- SELECTED EXTRACT
The Eyes Have It

Iris Biometric Added to Next Generation Identification System

Two people demonstrate how a device is used to capture imagery of irises for the Next Generation Identification (NGI) Iris Service.

The FBI hopes law enforcement agencies will incorporate iris-capture technology into their existing biometric processes, like police department booking stations or jail intakes and releases.

The FBI’s biometrics toolkit is growing.

The division of the Bureau that manages the national database of fingerprints recently implemented the Next Generation Identification (NGI) Iris Service, which gives the FBI and partner agencies the ability to capture, catalog, and make rapid comparisons of iris images with a high rate of accuracy.

The human iris—the part of the eye that controls the size of the pupil and defines one’s eye color—contains a unique pattern of ridges and folds that are specific to individuals. In the new system, which went in service on September 29, a subject’s irises are captured using a near-infrared camera, which takes just seconds. The FBI hopes law enforcement agencies will adopt the technology and incorporate it into their existing biometric processes, like police department booking stations or jail intakes and releases.


“We are contacting our partners across the country and encouraging them to initiate this program,” said Special Agent Scott Rago, who heads the Biometric Services Section in the FBI’s Criminal Justice Information Services Division (CJIS). “Having the ability where they don't have to have contact with the individual—it just takes a second or two to look into the device and have your eyes captured and you get a response within a minute—it’s a very, very positive system.”

- ASSIGNMENT 1
Answer these questions using the article on the FBI's iris service:
(a) On what date did the new system go into service?
(b) What kind of camera is used to capture a subject's irises?
(c) Which section does Special Agent Scott Rago head?
- ASSIGNMENT 2
Write the next few paragraphs of the article on the FBI's iris service, starting after its last sentence.
The material that comes next has no connection to the article about the FBI's iris service.

- ENTRIES SHOWN
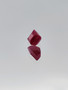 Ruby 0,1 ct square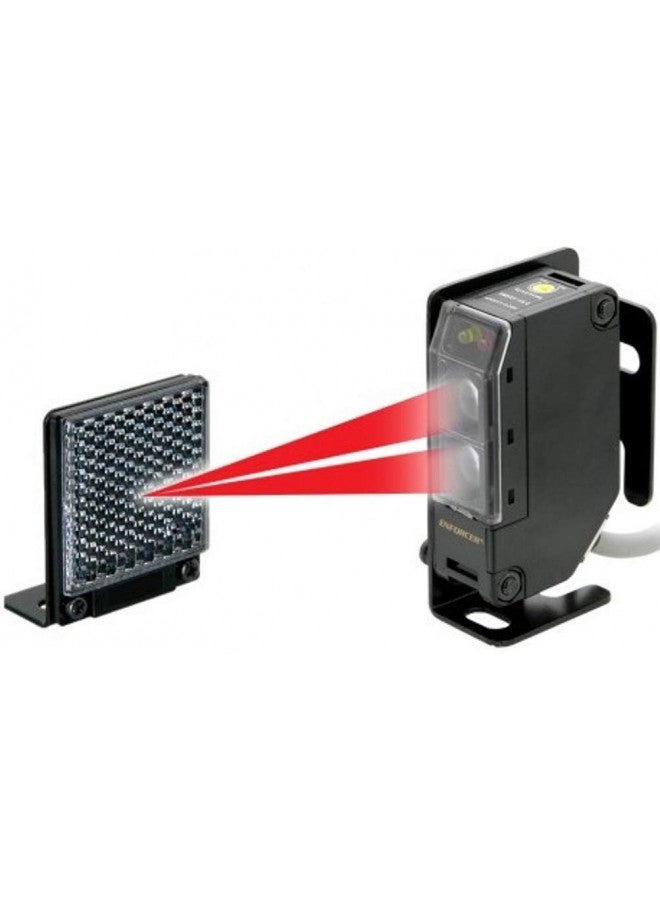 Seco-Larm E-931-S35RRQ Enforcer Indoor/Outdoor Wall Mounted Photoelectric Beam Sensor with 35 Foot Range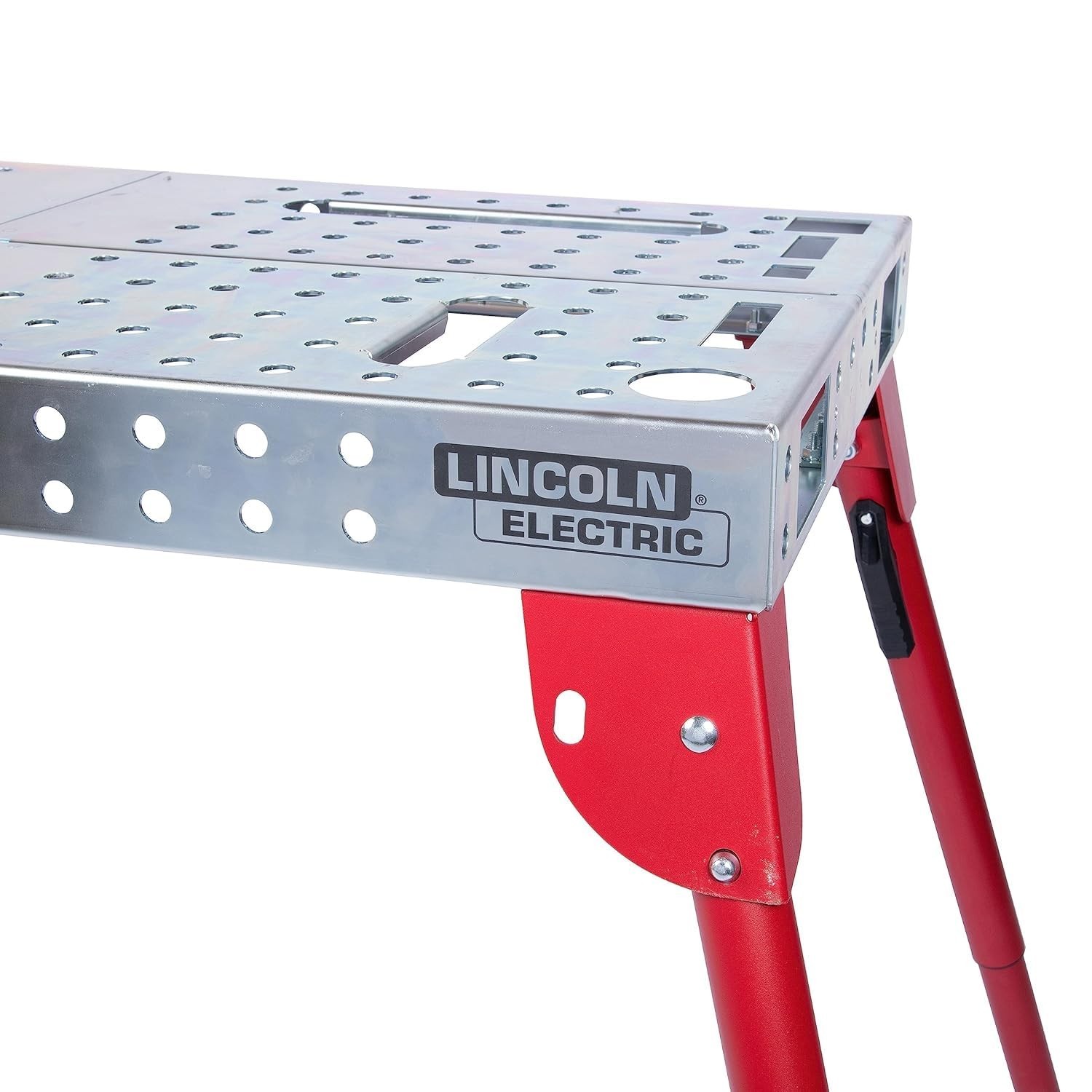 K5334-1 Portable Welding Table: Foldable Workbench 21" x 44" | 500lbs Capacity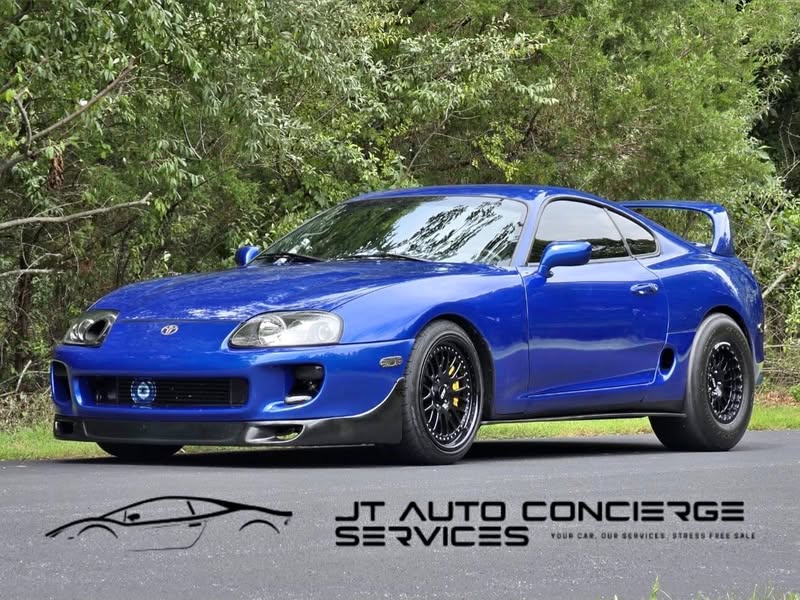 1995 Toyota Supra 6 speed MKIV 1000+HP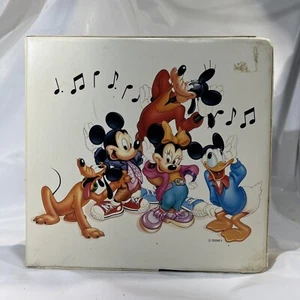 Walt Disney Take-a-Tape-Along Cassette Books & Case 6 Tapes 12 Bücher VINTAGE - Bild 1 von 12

- OUTPUT 1
(a) September 29.
(b) A near-infrared camera.
(c) The Biometric Services Section in the FBI's Criminal Justice Information Services Division (CJIS).

- OUTPUT 2
To date, the iris image repository contains 1.38 million enrollments submitted from federal, state, and local databases after they were collected during criminal bookings, incarcerations, or other legal proceedings. The iris images won’t replace fingerprints, which the FBI has collected and analyzed for nearly a century; they are a secondary biometric, or supplement, to the traditional collection of 10-finger prints and palm prints.

The Bureau’s fingerprint database—Next Generation Identification—contains more than 70 million prints of criminal subjects and more than 30 million civil fingerprints from background checks.

Rago said he hopes to see the iris image database grow to where it can make an impact on solving cases.

During the pilot period, which began in September 2013, several correctional systems incorporated iris collection into their processes, which enabled staff to get positive identifications—without physical contact—on inmates as they transferred in and out of facilities. The seven-year pilot enabled the FBI to build the criminal iris repository as well as assess privacy policies, best practices, and other requirements.

In the new system, so-called probe images of a subject’s left and right irises are captured at close range in a controlled setting. The images can then be searched against all the irises in the FBI’s repository. The process takes about a minute. A match will return the subject’s biographic data along with their criminal record, select National Crime Information Center record data, and, in some cases, a mug shot.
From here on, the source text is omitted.